Excerpt
The Diabolical Bones by Bella Ellis

Published: November 5th, 2020
Publisher: Hodder Books
Format: Hardcover, Kindle, Audio
Genre: Historical Fiction, Historical Mystery, Gothic Fiction, Mystery, Biographical Fiction

Welcome to my stop on the tour for this mesmerising novel. Thank you to Steve at Hodder Books for the invitation to take part and the gifted copy of the book.

SYNOPSIS:

It’s Christmas 1845 and Haworth is in the grip of a freezing winter.

Charlotte, Emily and Anne Brontë are rather losing interest in detecting until they hear of a shocking discovery: the bones of a child have been found interred within the walls of a local house, Top Withens Hall, home to the scandalous and brutish Bradshaw family.

When the sisters set off to find out more, they are confronted with an increasingly complex and sinister case, which leads them into the dark world of orphanages, and onto the trail of other lost, and likely murdered children. After another local boy goes missing, Charlotte, Emily and Anne vow to find him before it’s too late.

But in order to do so, they must face their most despicable and wicked adversary yet – one that would not hesitate to cause them the gravest of harm. . .

MY REVIEW:

“They had awoken a monster.”

Atmospheric, haunting luscious and exquisitely gothic, this was everything I dreamed it would be and more. The first installment of the Bronte Mysteries was one of my favourite books of 2019 and the second installment is one of my most highly anticipated books of this year. I had high hopes, which the author didn’t just meet, she completely smashed them, crafting an even better novel than its predecessor.

Exercises to complete
1. Decide whether each statement below agrees with the review of The Diabolical Bones: (a) the Brontë sisters learn that a child's bones were found beneath the floor of Top Withens Hall; (b) the story opens at Christmas 1845; (c) the reviewer counted the first Brontë Mysteries book among their favorites of 2020. For each, answer yes or no and quote the deciding words.
2. Pick up the review of The Diabolical Bones where it stops and write the next part.

Data records
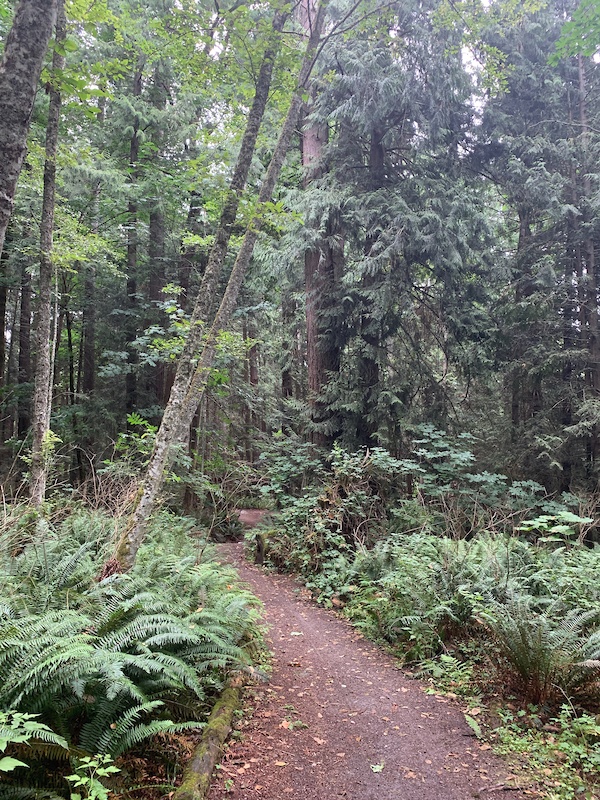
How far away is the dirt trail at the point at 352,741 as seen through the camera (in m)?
3.16

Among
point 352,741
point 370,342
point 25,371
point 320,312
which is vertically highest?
point 320,312

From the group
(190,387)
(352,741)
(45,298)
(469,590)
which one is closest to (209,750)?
(352,741)

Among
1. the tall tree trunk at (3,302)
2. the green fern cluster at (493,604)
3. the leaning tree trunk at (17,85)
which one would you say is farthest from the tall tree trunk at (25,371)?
the leaning tree trunk at (17,85)

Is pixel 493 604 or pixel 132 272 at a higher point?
pixel 132 272

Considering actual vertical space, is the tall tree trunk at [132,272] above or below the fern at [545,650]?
above

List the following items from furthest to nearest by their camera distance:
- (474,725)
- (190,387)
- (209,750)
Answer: (190,387), (474,725), (209,750)

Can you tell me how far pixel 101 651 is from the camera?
3014 millimetres

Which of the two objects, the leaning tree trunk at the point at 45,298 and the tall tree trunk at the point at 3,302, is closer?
the leaning tree trunk at the point at 45,298

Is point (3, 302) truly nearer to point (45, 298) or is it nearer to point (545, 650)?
point (45, 298)

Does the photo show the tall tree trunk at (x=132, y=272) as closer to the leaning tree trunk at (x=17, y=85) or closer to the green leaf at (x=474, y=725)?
the leaning tree trunk at (x=17, y=85)

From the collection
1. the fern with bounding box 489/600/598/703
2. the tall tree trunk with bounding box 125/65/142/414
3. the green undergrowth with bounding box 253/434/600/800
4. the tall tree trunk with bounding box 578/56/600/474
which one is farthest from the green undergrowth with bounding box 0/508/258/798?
the tall tree trunk with bounding box 125/65/142/414

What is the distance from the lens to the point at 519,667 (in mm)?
4145

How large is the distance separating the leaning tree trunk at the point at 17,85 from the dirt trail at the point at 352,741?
401cm

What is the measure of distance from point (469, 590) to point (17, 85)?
6.15 m
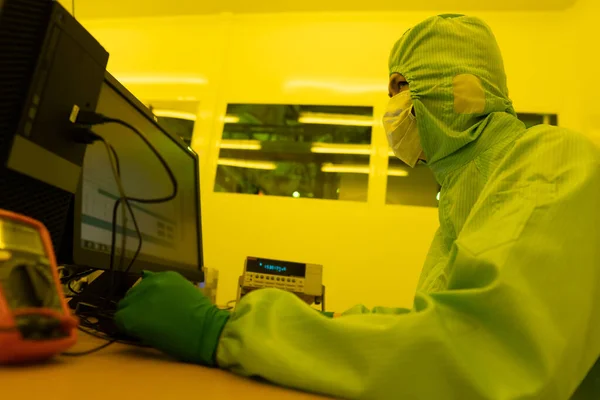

Outputs in order
1.
(a) No: "the bones of a child have been found interred within the walls of a local house, Top Withens Hall"
(b) Yes: "It’s Christmas 1845 and Haworth is in the grip of a freezing winter."
(c) No: "The first installment of the Bronte Mysteries was one of my favourite books of 2019"

2.
Once again the book opens with Charlotte, now the only remaining Bronte child, looking back at life when her siblings were still alive. This time she remembers a particularly sinister case back in December 1845.

A child’s bones are discovered interred within the chimney of a room that has been locked up for thirteen years at Top Withens Hall, home to the scandalous Bradshaw family. When they hear of the discovery, Charlotte, Emily and Anne Bronte’s interest in detecting is renewed and they set out to investigate, unprepared for the dark and murky secrets they are about to uncover.

This was a book that delighted my soul, transporting me back to Victorian Yorkshire and immersing me in the sister’s world. The author seamlessly merges fact with fiction to craft a richly drawn story full of memorable characters, vivid imagery and gloriously gothic mystery. I struggled to put this one down, fighting against my need to sleep as I desperately tried to keep reading and get to the end in one sitting. My mind was a whirl of questions. And though my prediction turned out to be correct, I was still shocked by the revelations that were unveiled and on the edge of my seat as I approached the conclusion.

Mesmerising, eerie and surprising, The Diabolical Bones is a magnificent novel and an absolute must read for anyone who enjoys gothic or historical fiction or a good mystery. Creating a series where the famous Bronte sisters are also detectors is pure genius, and Bella Ellis executes it to perfection. It is just crying out to become a TV show. BBC; are you listening?

Rating: ✮✮✮✮✮

MEET THE AUTHOR:

Bella Ellis is the Brontë-esque pseudonym of an acclaimed author of numerous novels for adults and children. She first visited the former home of the Brontë sisters when she was ten years old. From the moment she stepped over the threshold she was hooked, and she embarked on a lifelong love affair with Charlotte, Emily, and Anne; their life; their literature; and their remarkable legacy.